As young girls we all look forward to our first bra. We're proud at each new cup size. As a few years pass, we realize that we're unable to jump and run without one. The novelty begins to wear off. Then we look forward to nursing babies, finding that bras are once again a godsend...for a while. We get weary of the constant feedings. Our babes wean and we look in the mirror and see our once beautiful breasts a bit lower than they once were. We turn to underwire for help. Some women are so dismayed that they feel the need to go under the knife to "fix" their breasts. We compare our selves to younger girls and find ourselves short.

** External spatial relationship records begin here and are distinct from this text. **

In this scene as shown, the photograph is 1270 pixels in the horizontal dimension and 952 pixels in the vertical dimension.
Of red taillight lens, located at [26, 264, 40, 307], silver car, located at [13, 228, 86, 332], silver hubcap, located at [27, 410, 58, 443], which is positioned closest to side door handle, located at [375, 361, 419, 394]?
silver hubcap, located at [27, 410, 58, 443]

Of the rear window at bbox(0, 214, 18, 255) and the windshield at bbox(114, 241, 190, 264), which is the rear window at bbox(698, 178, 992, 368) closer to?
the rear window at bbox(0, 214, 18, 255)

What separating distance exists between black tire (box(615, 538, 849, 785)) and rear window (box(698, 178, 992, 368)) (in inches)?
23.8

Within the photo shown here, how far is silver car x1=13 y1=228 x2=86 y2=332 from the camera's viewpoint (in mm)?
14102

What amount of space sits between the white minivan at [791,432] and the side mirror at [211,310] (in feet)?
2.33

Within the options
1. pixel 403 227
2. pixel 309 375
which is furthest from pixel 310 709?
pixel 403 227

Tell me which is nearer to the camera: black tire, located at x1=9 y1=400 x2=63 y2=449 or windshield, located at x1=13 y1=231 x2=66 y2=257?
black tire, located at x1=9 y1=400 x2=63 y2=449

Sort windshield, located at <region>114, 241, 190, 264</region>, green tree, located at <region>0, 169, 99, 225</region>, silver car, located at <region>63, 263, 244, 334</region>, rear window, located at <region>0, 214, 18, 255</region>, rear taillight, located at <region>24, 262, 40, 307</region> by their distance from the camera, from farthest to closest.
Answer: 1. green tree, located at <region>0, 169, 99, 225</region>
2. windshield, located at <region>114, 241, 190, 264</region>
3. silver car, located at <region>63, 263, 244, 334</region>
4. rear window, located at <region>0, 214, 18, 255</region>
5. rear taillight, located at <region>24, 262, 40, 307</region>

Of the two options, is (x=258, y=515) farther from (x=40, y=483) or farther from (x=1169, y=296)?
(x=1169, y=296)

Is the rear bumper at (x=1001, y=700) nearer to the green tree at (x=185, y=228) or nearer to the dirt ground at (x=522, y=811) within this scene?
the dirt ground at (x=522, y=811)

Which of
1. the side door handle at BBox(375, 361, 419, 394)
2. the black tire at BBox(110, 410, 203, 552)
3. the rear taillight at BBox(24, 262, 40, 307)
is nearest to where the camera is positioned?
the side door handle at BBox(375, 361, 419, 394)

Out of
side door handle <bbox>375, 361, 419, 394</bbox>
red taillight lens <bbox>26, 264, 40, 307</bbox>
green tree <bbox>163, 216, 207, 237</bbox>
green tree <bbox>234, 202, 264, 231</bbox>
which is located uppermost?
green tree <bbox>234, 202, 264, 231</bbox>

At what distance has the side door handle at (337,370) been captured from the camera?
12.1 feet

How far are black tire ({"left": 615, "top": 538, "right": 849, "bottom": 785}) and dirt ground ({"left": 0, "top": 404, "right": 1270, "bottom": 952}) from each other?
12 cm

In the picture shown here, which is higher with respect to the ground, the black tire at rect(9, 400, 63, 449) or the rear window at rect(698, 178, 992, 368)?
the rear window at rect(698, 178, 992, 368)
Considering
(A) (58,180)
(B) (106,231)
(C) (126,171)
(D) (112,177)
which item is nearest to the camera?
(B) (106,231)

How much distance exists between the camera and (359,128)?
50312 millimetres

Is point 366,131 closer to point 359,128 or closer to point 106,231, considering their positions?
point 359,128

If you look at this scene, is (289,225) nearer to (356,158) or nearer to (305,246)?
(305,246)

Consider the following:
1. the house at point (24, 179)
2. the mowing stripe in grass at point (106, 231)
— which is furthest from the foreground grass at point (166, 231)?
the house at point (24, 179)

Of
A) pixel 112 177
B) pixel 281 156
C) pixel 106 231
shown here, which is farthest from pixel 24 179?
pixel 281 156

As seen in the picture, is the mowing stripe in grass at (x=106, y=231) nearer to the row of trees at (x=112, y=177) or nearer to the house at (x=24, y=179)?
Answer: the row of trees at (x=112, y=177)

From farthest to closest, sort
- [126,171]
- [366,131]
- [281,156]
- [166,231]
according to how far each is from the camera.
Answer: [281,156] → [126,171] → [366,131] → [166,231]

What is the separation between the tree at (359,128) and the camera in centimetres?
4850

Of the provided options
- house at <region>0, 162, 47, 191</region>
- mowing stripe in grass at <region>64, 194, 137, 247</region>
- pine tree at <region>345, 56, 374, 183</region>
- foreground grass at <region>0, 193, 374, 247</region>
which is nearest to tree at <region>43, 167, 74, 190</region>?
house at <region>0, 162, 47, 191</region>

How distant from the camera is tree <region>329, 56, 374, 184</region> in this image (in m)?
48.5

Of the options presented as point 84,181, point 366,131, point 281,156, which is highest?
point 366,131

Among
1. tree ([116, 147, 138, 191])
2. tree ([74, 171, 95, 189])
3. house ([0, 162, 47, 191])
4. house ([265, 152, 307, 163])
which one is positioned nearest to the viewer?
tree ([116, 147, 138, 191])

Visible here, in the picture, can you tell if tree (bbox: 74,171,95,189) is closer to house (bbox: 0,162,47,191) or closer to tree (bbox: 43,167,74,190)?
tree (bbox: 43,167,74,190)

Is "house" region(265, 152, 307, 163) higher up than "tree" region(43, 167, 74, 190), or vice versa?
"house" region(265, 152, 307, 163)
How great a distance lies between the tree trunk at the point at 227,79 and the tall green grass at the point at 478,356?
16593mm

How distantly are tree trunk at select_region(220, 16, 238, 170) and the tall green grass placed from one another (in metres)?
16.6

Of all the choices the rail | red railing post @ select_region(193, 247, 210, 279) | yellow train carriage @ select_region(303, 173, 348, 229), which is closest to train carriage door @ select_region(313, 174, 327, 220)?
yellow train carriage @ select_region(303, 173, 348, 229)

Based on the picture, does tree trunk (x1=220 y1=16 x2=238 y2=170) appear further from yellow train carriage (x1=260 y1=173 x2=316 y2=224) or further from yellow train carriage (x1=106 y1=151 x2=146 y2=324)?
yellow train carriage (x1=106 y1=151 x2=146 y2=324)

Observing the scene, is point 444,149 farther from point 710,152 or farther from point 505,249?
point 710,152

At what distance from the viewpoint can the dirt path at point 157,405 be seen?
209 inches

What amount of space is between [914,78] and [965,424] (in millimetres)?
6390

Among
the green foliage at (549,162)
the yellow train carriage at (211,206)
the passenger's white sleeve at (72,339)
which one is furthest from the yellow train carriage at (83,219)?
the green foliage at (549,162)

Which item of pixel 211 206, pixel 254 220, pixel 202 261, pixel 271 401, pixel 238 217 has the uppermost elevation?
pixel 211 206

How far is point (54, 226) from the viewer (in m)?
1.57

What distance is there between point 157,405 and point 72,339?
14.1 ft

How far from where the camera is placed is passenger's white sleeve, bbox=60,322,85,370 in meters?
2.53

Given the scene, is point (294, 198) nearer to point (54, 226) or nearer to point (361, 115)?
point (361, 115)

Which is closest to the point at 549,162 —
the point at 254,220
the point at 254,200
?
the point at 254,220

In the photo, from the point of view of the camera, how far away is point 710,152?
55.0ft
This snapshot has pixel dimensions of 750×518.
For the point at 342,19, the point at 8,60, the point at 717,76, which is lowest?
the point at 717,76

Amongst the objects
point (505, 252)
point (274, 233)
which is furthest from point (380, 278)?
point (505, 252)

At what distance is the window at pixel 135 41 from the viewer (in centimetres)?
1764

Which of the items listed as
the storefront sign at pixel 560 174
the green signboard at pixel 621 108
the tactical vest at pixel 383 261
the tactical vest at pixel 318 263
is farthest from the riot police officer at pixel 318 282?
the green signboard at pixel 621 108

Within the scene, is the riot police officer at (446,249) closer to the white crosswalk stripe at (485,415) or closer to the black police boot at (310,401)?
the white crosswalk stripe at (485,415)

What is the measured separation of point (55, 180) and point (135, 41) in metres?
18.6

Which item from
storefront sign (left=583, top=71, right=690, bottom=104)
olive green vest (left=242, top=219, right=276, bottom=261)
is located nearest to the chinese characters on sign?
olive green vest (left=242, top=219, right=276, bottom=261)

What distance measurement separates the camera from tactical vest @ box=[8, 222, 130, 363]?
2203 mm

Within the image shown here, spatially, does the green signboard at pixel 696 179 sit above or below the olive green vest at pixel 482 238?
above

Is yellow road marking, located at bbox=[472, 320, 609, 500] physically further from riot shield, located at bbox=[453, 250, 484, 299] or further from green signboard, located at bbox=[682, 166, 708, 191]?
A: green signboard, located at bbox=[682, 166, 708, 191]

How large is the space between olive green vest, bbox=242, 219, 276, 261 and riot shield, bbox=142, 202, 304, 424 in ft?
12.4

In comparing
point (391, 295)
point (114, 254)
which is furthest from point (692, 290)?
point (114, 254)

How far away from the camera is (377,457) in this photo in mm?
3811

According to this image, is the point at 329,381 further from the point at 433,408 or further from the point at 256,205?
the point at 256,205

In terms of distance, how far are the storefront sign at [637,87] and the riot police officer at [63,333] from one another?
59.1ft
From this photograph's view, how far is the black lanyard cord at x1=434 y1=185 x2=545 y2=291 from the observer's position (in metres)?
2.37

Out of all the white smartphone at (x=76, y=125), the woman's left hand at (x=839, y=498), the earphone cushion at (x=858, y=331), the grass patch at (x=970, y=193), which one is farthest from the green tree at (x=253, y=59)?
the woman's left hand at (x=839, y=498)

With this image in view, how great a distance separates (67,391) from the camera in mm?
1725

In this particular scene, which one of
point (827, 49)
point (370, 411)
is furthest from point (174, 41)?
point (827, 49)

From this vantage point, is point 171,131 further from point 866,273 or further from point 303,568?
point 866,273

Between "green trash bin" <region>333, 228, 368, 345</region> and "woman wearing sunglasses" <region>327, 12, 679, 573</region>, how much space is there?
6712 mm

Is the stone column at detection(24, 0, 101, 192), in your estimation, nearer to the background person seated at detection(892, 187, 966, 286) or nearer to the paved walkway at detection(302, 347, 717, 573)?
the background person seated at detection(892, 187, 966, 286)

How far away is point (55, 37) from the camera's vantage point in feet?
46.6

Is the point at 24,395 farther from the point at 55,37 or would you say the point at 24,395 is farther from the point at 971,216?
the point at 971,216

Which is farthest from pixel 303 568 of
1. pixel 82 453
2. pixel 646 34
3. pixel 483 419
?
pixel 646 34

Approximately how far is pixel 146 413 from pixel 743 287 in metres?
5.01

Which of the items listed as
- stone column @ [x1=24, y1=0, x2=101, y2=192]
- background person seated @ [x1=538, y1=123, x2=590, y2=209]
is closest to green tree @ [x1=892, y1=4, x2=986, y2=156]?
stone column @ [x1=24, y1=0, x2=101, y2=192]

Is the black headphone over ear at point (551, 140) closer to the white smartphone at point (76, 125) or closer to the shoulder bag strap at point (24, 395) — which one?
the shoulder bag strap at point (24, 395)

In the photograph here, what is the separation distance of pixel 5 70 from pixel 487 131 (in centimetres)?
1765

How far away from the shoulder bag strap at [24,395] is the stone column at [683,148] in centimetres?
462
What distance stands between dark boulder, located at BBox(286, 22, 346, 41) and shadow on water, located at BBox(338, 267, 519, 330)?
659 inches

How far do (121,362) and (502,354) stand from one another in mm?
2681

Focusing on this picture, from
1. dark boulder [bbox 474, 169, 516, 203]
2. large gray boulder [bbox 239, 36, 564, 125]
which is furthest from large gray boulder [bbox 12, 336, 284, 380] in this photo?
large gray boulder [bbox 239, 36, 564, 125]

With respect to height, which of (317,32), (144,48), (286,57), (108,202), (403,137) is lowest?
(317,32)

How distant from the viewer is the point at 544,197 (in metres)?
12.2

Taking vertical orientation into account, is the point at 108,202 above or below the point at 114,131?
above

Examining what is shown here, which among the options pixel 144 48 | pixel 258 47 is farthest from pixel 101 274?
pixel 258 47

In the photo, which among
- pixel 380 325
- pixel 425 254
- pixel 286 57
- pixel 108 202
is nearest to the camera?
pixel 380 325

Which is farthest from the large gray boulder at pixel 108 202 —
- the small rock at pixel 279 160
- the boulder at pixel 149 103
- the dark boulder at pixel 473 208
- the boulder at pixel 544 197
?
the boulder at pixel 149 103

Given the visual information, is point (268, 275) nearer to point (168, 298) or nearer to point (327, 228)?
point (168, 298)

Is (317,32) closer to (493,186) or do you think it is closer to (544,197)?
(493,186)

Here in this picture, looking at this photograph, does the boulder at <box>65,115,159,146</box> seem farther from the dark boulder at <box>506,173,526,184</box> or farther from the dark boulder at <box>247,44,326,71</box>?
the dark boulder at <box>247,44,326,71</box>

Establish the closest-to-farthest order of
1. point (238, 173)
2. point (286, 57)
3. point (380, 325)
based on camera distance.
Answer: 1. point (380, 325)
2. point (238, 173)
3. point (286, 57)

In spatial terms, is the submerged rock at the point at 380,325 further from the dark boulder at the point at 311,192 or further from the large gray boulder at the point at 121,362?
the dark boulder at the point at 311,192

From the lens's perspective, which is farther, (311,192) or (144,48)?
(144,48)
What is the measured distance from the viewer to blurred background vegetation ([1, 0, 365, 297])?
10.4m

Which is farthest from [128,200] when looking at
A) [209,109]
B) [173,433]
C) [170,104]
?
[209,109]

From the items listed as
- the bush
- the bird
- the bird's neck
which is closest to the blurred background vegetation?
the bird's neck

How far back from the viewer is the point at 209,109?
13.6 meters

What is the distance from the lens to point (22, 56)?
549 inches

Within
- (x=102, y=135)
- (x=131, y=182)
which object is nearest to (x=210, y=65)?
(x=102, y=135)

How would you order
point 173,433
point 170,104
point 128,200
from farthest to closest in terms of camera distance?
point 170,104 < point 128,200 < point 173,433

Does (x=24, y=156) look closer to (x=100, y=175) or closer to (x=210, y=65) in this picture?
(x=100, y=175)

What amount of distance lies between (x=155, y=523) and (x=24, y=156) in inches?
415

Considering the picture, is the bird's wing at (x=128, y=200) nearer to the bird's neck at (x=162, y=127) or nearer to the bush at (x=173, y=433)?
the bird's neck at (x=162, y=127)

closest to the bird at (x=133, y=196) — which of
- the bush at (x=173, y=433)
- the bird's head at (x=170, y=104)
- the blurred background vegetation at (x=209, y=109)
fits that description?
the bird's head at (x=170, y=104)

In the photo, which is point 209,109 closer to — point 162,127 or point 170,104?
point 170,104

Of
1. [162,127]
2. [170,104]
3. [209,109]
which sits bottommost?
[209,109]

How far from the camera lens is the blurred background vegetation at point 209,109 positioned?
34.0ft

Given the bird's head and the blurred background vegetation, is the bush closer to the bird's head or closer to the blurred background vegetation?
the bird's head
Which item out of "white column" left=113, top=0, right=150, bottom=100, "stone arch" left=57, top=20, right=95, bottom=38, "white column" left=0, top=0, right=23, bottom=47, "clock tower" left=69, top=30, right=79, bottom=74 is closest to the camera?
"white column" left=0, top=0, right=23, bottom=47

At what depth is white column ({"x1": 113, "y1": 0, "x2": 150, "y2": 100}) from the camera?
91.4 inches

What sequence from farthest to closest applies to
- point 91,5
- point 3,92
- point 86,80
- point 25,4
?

As young girls we anxiously await our passage into womanhood with our first cycle. It's exciting, for a day and a half, until we realize that we're going to do this every month for the next 25, 35, 40 YEARS. Then we begin to resent it each month: the cravings, the bloat, the hormones. We spend an entire week complaining that it's coming. But we miss that it's that exact cycle which enables us to create life! It's a wonderful glorious thing and we bemoan it each month.

As adolecense we see our hips begin to develop and we're captivated by the mirror looking at our new curves. We use them to attract the boys and we're proud to have them. Then we age a bit and they get bigger than we might like. We begin to become uphappy with them and complain about the very things we were so enamored with as teenage girls. We grow older, have children, and somehow expect to look seventeen again.

We go through all of these changes failing to realize that there are many rights of passage in life and how we handle them will either make us or break us.

Ladies, there is nothing wrong with your breasts or mine! Mine sustained life for five precious children and if they hang a little low and swing too and fro, they're BEAUTIFUL and they're mine and they're perfect the way they are.

And there is nothing wrong with your hips or mine! As long as you're HEALTHY they're perfect the way they are, they've changed, that's all and they are a part of you. So gravity got ahold of them. So what!

We grow older and we pass from child to young lady to young woman. Now I'm turning 36, I have night sweats and my cycles are getting a bit odd and I have saddle bags forming in my thighs that I can't get rid of and I have wrinkles forming around my mouth (hopefully from all that smiling I like to do). My metabolism is slowing down so I have to be more careful about what I eat and I have to make sure that I exercise. And I need to get a base line mammogram.

And why? Because I'm passing into another phase of my life, another beautiful phase that will once again change my body and my appearance. And it's okay. I looked into the mirror this afternoon after fully coming to appreciate what is going on with my body and I really like my non-perky boobs and my less than "Hollywood perfect" hips and thighs and the lines around my mouth and I realize that these are just the marks of a happy life with a wonderful husband and five amazing children and I LIKE the way I look, every bit of it.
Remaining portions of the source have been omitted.